I went along to the concert having never seen Karen perform live before, not even in previous guises, as a member of The Poozies or with Roger Wilson or Kathryn Tickell, who gave Karen her first break in folk music by inviting her to tour Sweden.
Speaking of Kathryn Tickell, support for the evening was ably provided by fellow Northumbrian pipe player Mike Nelson.
Northamptonshire born, like myself, now residing in the Orkneys, the much travelled Karen took us off on a musical journey. Starting the evening by playing her childhood instrument the melodica (“Everyone should play one”), she went on to entertain us with the story of the variable names of her mum from County Kerry and dad from Willesden, before performing the beautiful “Miss Hanoria McNamara of Ballybunion”, inspired by her mum.

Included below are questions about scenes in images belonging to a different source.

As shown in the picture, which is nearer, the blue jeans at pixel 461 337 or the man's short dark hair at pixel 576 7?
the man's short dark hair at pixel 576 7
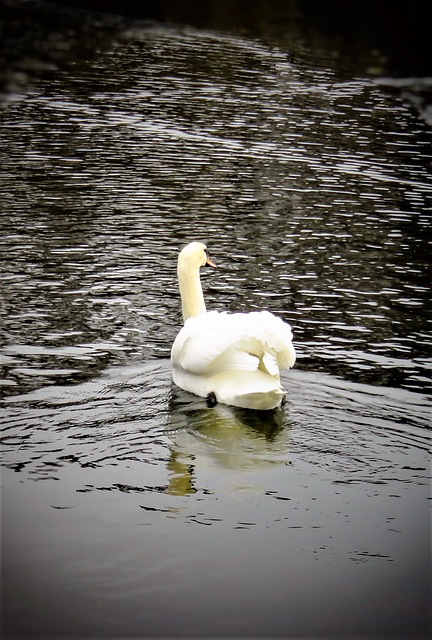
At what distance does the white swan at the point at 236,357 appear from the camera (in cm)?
954

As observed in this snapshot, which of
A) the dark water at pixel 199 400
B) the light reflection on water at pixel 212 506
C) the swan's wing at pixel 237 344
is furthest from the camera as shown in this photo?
the swan's wing at pixel 237 344

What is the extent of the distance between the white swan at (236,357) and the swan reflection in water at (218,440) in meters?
0.11

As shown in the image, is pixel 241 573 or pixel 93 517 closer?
pixel 241 573

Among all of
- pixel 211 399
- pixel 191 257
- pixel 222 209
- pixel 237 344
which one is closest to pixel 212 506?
pixel 237 344

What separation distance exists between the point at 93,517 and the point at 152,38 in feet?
91.1

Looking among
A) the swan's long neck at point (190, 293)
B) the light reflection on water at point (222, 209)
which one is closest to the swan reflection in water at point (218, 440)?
the swan's long neck at point (190, 293)

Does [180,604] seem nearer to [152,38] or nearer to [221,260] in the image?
[221,260]

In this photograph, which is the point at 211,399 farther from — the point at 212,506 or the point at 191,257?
the point at 212,506

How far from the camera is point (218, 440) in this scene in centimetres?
930

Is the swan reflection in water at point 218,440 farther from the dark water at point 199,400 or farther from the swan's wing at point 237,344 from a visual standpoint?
the swan's wing at point 237,344

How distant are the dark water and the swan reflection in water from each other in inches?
1.0

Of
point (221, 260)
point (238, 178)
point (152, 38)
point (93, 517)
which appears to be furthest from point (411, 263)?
point (152, 38)

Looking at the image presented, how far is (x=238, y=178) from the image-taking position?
19.3m

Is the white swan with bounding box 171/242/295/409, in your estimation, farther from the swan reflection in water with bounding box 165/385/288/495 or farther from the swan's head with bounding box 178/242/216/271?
the swan's head with bounding box 178/242/216/271
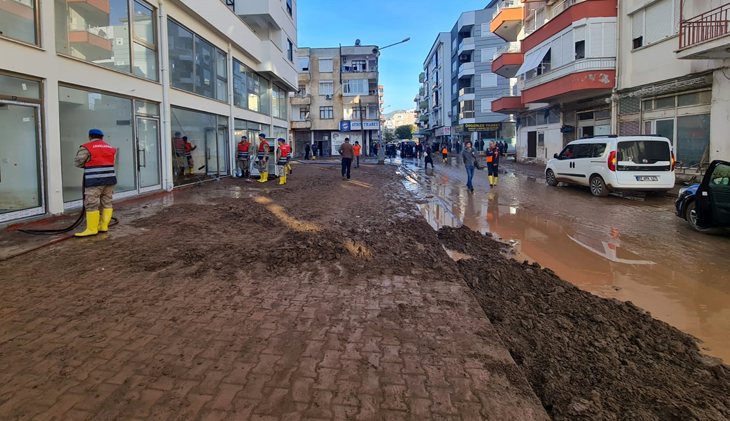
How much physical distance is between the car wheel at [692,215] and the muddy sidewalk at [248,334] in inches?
210

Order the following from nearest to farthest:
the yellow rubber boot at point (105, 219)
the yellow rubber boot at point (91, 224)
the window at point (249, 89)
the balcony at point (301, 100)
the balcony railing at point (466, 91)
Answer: the yellow rubber boot at point (91, 224) < the yellow rubber boot at point (105, 219) < the window at point (249, 89) < the balcony at point (301, 100) < the balcony railing at point (466, 91)

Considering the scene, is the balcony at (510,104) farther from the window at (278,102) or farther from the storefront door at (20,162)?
the storefront door at (20,162)

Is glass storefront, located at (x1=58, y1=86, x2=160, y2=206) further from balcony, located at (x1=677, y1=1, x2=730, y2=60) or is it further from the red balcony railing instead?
the red balcony railing

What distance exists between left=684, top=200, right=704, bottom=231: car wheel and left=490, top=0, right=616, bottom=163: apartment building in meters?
15.3

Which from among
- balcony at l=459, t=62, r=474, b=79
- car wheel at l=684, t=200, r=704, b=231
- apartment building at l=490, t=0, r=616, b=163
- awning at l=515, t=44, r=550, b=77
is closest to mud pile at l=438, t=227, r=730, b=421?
car wheel at l=684, t=200, r=704, b=231

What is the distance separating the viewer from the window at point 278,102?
90.2ft

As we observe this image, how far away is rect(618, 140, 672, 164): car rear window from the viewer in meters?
12.5

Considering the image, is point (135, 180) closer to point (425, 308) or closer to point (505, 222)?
point (505, 222)

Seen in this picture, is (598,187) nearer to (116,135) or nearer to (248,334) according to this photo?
(248,334)

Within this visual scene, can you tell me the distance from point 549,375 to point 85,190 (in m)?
7.25

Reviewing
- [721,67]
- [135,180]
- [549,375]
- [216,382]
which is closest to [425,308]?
[549,375]

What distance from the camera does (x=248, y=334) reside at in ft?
12.1

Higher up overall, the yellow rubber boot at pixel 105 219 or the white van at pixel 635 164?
the white van at pixel 635 164

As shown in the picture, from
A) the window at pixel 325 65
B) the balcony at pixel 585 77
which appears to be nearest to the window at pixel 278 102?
the balcony at pixel 585 77
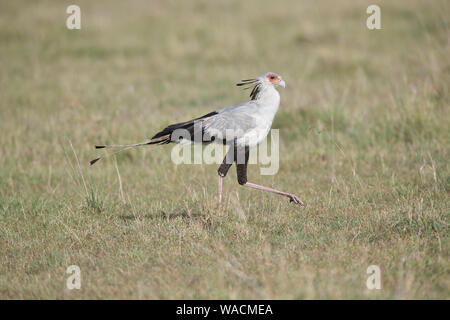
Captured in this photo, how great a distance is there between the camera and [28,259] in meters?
4.28

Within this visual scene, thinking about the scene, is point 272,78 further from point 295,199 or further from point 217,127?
point 295,199

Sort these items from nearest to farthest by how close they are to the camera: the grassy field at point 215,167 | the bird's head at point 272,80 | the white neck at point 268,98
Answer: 1. the grassy field at point 215,167
2. the white neck at point 268,98
3. the bird's head at point 272,80

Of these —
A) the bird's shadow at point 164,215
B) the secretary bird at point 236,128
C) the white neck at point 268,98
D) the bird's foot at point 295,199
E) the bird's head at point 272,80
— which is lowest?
the bird's shadow at point 164,215

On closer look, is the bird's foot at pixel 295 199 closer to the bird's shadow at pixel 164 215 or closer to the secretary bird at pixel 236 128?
the secretary bird at pixel 236 128

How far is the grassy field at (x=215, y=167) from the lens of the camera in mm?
3836

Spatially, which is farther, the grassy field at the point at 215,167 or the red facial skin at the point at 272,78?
the red facial skin at the point at 272,78

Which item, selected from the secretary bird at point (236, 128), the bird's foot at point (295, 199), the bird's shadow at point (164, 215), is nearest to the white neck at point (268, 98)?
the secretary bird at point (236, 128)

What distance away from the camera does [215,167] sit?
6.75 metres

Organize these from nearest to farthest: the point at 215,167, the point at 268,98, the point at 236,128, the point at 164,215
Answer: the point at 236,128 < the point at 268,98 < the point at 164,215 < the point at 215,167

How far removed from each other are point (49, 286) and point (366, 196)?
3.04 m

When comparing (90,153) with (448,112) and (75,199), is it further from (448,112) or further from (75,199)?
(448,112)

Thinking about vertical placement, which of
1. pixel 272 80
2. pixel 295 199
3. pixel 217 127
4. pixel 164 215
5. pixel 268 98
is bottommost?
pixel 164 215

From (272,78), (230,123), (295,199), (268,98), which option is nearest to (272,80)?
(272,78)

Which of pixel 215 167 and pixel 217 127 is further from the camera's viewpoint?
pixel 215 167
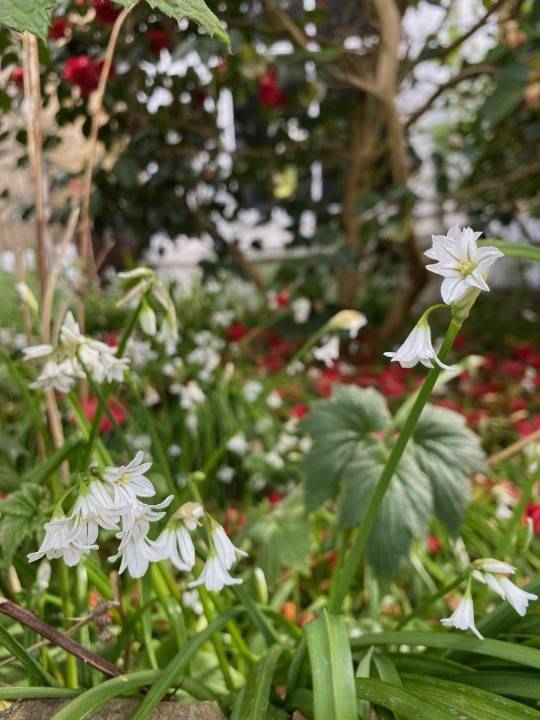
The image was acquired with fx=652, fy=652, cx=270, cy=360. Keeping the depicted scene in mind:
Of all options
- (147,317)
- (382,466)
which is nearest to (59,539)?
(147,317)

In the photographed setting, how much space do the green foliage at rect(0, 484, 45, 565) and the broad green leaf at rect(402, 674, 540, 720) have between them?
0.46m

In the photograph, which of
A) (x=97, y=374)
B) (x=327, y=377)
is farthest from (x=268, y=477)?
(x=97, y=374)

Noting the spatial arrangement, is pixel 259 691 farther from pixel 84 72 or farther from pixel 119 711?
pixel 84 72

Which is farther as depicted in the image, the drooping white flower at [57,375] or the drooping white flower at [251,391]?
the drooping white flower at [251,391]

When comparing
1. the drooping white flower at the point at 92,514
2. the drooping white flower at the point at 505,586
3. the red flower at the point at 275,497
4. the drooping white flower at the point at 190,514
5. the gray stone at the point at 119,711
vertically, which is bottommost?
the red flower at the point at 275,497

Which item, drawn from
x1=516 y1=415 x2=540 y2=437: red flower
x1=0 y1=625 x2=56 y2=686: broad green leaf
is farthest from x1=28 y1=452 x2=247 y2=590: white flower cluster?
x1=516 y1=415 x2=540 y2=437: red flower

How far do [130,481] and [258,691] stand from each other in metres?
0.29

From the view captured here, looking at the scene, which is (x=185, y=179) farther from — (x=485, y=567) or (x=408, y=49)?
(x=485, y=567)

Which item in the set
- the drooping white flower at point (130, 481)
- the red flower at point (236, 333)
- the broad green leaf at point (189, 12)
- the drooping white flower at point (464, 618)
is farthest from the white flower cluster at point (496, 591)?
the red flower at point (236, 333)

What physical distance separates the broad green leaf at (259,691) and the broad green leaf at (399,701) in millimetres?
100

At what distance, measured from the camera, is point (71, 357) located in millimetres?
845

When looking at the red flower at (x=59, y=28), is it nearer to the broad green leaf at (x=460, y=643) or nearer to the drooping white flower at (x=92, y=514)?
the drooping white flower at (x=92, y=514)

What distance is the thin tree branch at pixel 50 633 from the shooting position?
2.08ft

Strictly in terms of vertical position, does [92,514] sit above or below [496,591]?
above
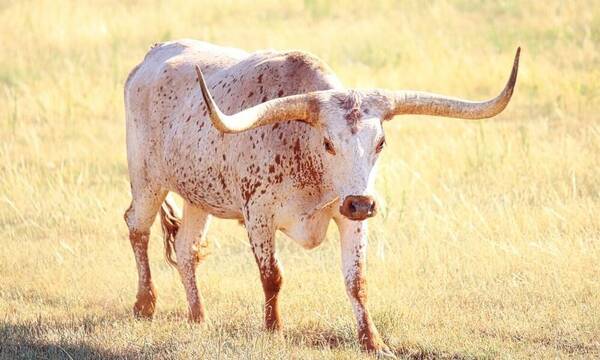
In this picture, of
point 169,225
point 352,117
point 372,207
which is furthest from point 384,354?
point 169,225

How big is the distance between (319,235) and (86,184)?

The evening proceeded with Karen alternating between the role of raconteur and that of consummate musician, eyes closed, smiling serenely, delighting us with beautiful melodies and subtle syncopation.
My favourite piece in the first half was My Dear Julia, inspired by a photograph of John Herschel by pioneering 19th-century photographer Julia Margaret Cameron; the piece is Karen’s imaginings in music of what Herschel’s letters to Julia might have contained.
The second half tended more towards the ebbs and flows of Karen’s music than to her storytelling, and included an ambitious 20-minute set of tunes that even took a dip into Moon River, with the audience gently singing along, before continuing on its musical journey.